Após a morte de Maria Eduarda, a Secretaria Municipal de Educação anunciou a adoção de várias medidas para reduzir a vulnerabilidade de alunos e profissionais das 400 escolas localizadas em áreas de conflito. Foram criados grupos territoriais nas regiões mais afetadas e professores e funcionários destas unidades foram submetidos a um treinamento da Cruz Vermelha Internacional.
Já a Secretaria Estadual de Segurança informou que o setor tem trabalhado junto com a Secretaria Municipal de Educação para tentar minimizar os impactos das operações nas atividades escolares e, principalmente, no risco à vida desses estudantes.

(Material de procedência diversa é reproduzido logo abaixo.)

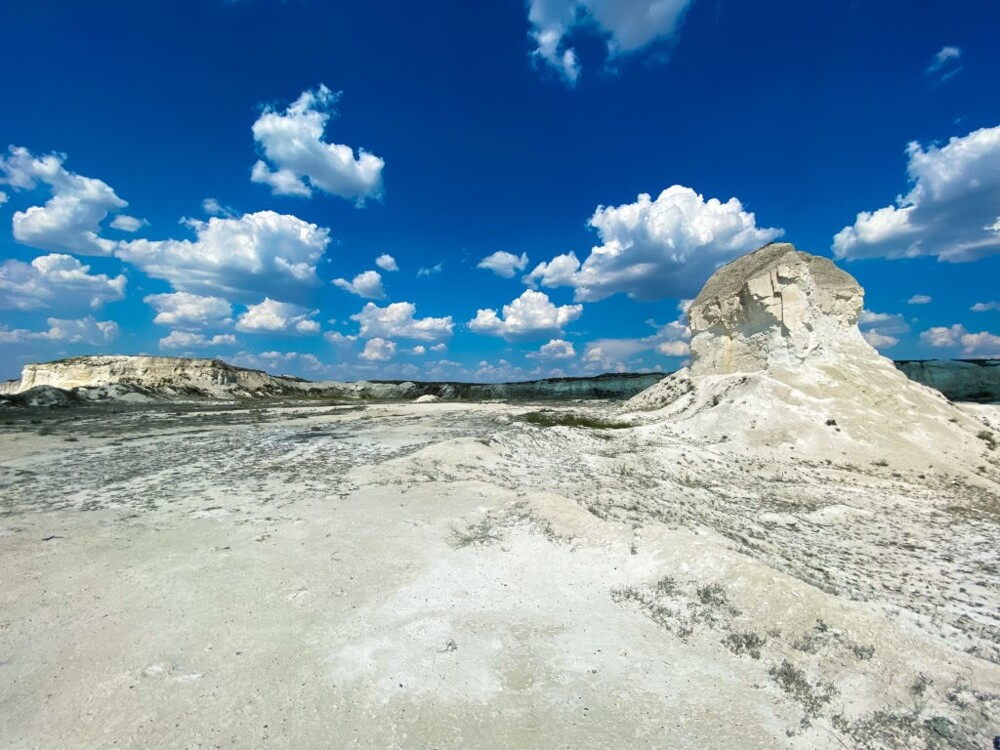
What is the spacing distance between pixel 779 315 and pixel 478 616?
83.6 ft

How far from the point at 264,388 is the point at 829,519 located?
81604 mm

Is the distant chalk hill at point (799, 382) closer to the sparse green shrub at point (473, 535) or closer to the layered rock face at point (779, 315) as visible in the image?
the layered rock face at point (779, 315)

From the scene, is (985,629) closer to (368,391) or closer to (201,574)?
(201,574)

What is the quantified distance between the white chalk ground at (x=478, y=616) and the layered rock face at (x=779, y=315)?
1396 centimetres

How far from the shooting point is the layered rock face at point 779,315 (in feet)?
84.4

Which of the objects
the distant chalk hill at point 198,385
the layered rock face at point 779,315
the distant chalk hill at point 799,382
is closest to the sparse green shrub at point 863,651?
the distant chalk hill at point 799,382

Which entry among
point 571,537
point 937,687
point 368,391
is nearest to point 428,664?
point 571,537

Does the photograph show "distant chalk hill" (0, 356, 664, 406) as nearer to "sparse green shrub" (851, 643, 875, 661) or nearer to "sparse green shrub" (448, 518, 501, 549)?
"sparse green shrub" (448, 518, 501, 549)

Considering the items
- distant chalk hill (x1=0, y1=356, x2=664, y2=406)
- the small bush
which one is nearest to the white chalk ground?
the small bush

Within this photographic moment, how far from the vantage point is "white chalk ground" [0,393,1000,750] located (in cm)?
449

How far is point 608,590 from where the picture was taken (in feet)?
23.5

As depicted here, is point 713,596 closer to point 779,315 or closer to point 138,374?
point 779,315

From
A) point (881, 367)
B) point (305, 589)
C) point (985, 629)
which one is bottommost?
point (985, 629)

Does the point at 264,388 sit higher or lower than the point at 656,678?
higher
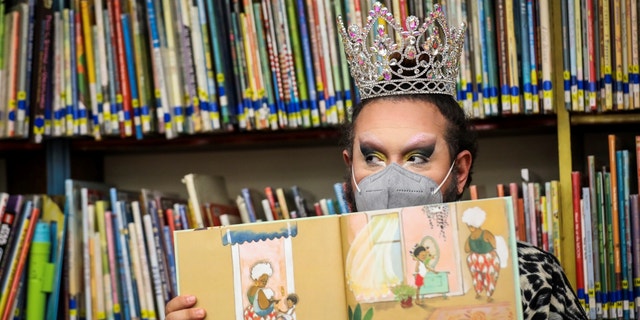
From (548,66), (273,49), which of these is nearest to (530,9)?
(548,66)

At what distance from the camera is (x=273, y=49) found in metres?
2.19

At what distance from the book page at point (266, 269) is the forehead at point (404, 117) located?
13.0 inches

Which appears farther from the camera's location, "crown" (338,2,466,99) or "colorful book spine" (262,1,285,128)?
"colorful book spine" (262,1,285,128)

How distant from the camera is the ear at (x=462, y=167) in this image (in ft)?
5.43

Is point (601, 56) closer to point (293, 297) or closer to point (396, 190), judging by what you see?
point (396, 190)

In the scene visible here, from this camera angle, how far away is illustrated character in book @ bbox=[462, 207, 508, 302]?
1.26m

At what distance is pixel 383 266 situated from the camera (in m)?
1.27

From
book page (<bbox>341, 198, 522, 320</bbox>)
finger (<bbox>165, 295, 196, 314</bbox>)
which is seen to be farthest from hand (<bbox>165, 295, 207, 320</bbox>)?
book page (<bbox>341, 198, 522, 320</bbox>)

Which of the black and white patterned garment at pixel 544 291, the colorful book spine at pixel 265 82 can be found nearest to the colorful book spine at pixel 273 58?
the colorful book spine at pixel 265 82

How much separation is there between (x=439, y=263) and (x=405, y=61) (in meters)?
0.52

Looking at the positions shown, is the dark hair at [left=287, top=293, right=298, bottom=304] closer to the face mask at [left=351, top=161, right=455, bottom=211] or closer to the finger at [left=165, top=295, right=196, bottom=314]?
the finger at [left=165, top=295, right=196, bottom=314]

Em agosto deste ano, foi publicada no Diário Oficial uma Instrução Normativa que estabelece diretrizes para o aprimoramento de ações das Polícias Civil e Militar em áreas com elevado risco de confronto armado.
Essas diretrizes, segundo a Secretaria de Segurança, foram elaboradas por um grupo de trabalho formado por autoridades da área da Educação e de Segurança do Estado do Rio.
A secretaria destacou ainda que “mantém interlocução permanente com os comandos das polícias Militar e Civil orientando-os na busca incessante de medidas que impactem na redução dos indicadores de violência, principalmente o de letalidade violenta”.